• [Dataset rows]
○ ○ ○ ○ ○

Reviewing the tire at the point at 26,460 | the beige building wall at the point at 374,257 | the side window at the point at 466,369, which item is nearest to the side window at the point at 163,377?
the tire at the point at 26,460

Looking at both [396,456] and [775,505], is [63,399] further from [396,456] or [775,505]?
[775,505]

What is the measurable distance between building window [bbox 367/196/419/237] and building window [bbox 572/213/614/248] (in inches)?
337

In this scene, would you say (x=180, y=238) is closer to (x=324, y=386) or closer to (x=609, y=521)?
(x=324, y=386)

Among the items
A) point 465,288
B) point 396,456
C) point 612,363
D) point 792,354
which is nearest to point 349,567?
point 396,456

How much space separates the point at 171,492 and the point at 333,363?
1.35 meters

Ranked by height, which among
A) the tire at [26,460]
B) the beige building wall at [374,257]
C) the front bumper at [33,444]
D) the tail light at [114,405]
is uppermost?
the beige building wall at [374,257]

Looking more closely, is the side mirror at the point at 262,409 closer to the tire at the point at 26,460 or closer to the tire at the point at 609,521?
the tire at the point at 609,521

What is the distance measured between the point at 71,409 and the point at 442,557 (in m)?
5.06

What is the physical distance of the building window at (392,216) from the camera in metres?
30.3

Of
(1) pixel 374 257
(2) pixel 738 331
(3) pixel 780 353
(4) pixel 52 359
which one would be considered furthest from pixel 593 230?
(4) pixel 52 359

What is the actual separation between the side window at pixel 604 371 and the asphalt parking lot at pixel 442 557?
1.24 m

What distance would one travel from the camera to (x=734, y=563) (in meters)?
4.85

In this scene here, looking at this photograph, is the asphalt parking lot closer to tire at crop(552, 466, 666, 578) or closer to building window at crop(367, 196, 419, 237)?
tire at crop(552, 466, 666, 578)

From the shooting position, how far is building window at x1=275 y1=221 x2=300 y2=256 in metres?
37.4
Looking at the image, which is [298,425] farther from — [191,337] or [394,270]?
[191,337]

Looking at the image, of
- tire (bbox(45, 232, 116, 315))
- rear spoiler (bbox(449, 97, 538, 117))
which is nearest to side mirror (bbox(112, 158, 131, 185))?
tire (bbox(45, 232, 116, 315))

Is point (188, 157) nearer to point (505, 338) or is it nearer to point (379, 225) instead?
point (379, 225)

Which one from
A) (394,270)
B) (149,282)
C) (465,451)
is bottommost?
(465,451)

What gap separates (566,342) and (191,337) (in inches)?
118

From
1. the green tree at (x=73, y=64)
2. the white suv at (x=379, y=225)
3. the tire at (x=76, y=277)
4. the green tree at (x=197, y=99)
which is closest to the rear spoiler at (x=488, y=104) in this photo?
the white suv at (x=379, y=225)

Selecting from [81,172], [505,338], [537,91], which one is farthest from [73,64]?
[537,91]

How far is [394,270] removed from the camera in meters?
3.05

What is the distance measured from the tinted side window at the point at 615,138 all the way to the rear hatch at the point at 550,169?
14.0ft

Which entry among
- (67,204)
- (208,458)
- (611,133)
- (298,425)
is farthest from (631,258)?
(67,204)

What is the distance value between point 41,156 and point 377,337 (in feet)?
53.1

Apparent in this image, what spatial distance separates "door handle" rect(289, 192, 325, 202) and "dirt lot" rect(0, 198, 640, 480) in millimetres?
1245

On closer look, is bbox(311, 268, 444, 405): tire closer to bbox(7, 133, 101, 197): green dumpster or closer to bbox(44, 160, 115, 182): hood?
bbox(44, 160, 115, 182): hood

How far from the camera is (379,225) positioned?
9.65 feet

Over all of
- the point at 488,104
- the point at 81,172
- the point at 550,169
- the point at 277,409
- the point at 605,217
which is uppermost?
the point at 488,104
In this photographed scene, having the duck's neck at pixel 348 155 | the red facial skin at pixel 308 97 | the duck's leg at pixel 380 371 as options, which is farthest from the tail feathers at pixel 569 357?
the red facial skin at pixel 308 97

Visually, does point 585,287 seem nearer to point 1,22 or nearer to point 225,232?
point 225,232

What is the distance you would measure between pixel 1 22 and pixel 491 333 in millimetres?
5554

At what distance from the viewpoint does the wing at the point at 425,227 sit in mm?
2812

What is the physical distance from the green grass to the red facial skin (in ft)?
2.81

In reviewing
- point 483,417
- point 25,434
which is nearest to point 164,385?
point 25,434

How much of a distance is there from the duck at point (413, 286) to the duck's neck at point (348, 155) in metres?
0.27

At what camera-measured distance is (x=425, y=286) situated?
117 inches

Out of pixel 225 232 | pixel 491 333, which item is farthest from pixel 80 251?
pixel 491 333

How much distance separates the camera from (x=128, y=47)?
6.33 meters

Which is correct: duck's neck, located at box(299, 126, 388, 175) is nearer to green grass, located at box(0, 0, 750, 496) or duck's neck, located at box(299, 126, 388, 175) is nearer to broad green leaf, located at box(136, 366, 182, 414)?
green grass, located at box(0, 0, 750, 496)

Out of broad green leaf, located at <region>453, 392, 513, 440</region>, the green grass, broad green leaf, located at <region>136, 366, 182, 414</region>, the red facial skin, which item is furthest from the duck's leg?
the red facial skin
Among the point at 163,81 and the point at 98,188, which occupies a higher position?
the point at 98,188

○ ○ ○ ○ ○

Format the items from the line containing "Among the point" through the end of the items as a Markdown table with the columns Row and Line. Each non-blank line gets its own row and a sequential row number.

| Row | Line |
|---|---|
| 1 | Among the point at 163,81 and the point at 98,188, which occupies a higher position? |
| 2 | the point at 98,188 |